Bolton armed the launcher.
“Now, Torres! We’ve risked our necks for you long enough. Now move!” I backed away reluctantly, unable to give up on the password.
We’d turned toward the assembly building, northward, when a ripping sound began close by. The air filled with smoke, then Peters shouted. A line of flame was eating its way across the wall toward him.
Bolton moved his launcher and fired down the alley. With a crump and a rumbling concussion the flame went out. Someone backed into me. I fought to keep my grip on the case.
A dozen drones appeared at the end of the alley leading the other way, to the south. They were thicker and squatter than the one in the cage, and they wandered back and forth without apparent purpose, back and forth past the far entrance to the alley. Bolton fired again.

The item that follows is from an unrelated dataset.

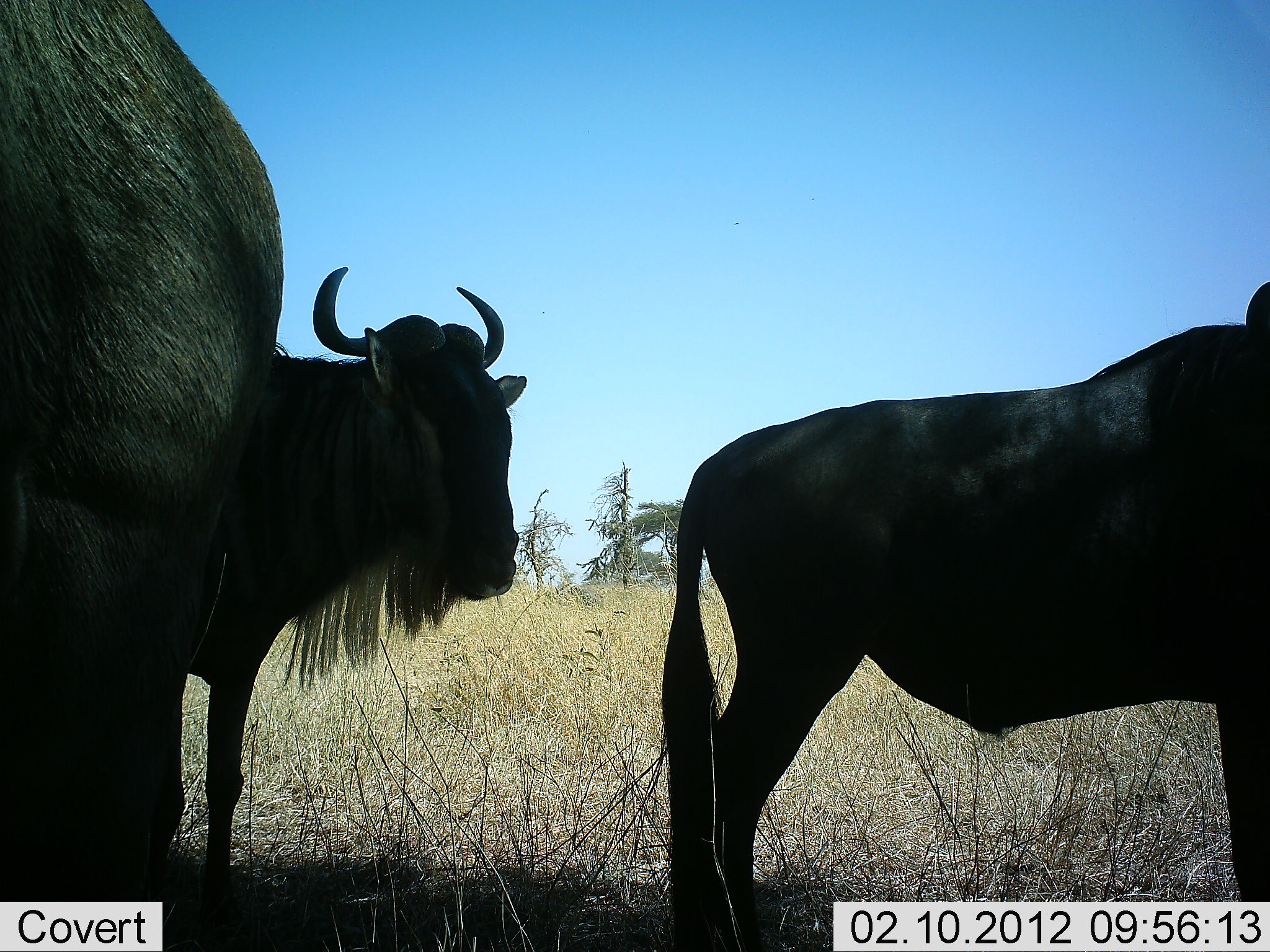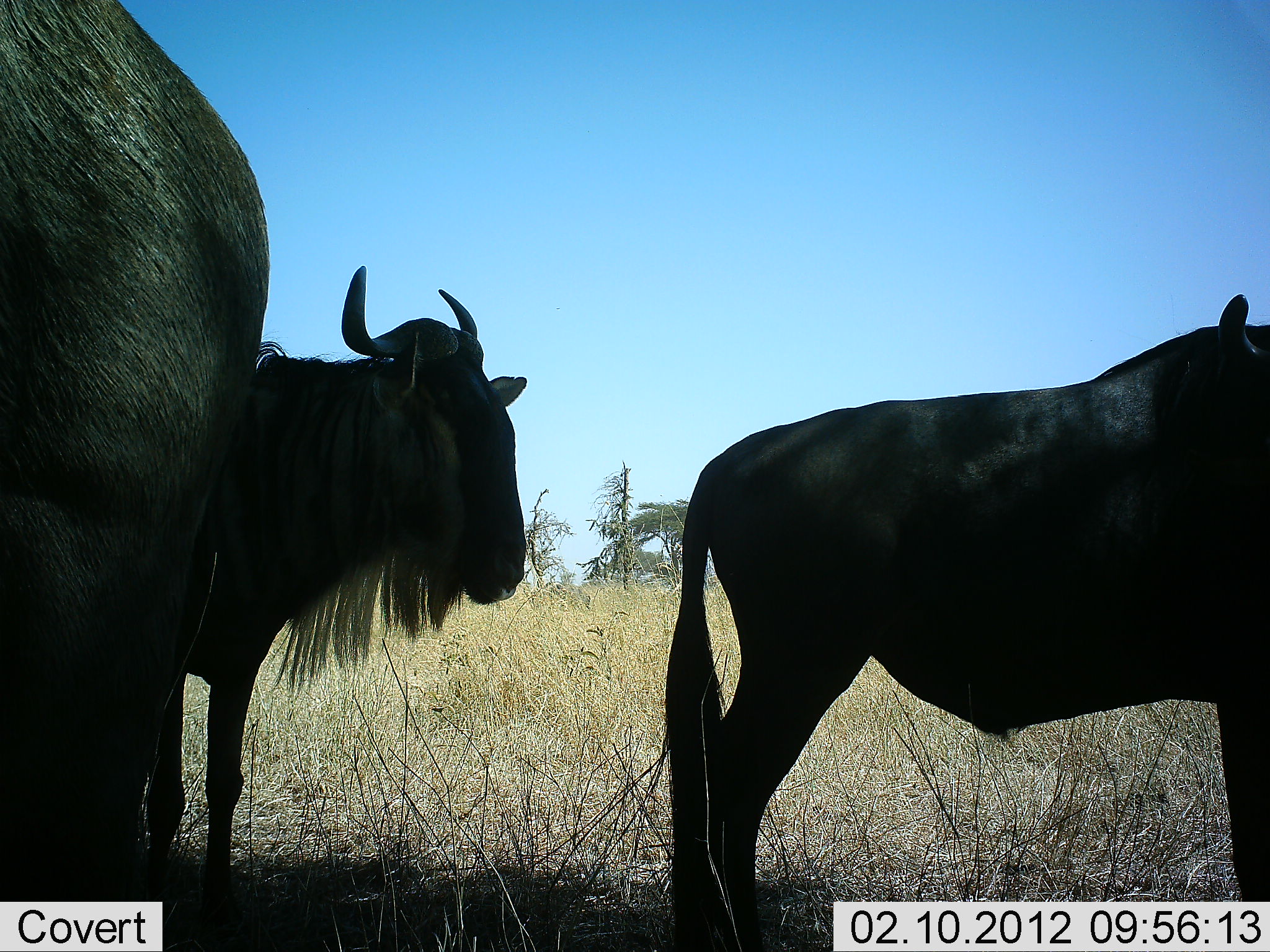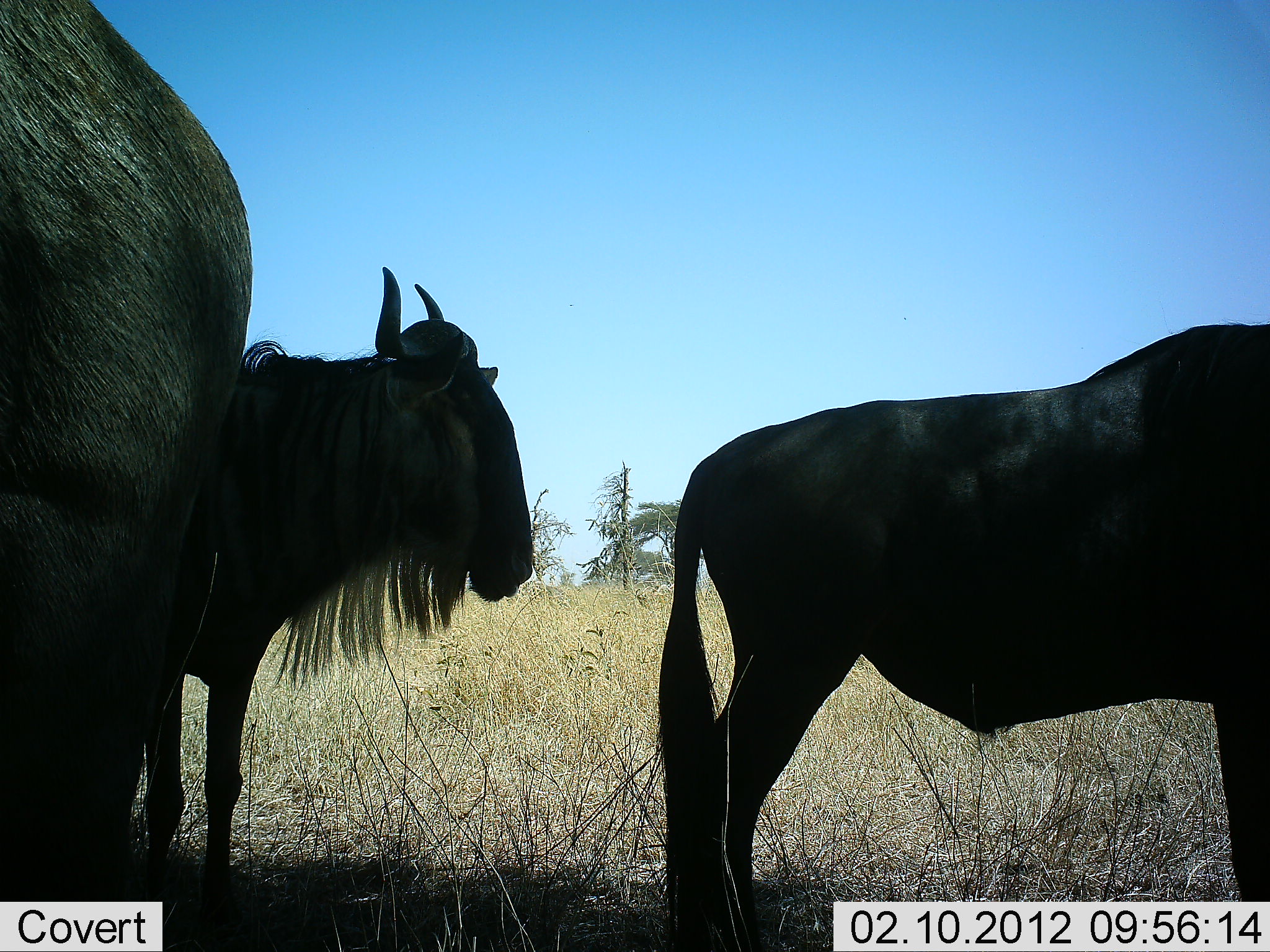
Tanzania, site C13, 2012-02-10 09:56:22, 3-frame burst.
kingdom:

“All right, back it up. North, all of you. Torres, get a hold of Peters there and run like the devil!”
“South!” shouted another. “They’re coming up from the south, too!” Tiny shapes flitted through the air.
“Get away—”
Someone fell as lances of blue flame shot into the square from the south. I grabbed Peters’ arm and shook him out of his confusion, then the wall next to us exploded and crumbled. Peters’ arm jerked in my hand and he stumbled. In the next instant Bolton sent us flying while something crashed to the ground where we’d been standing.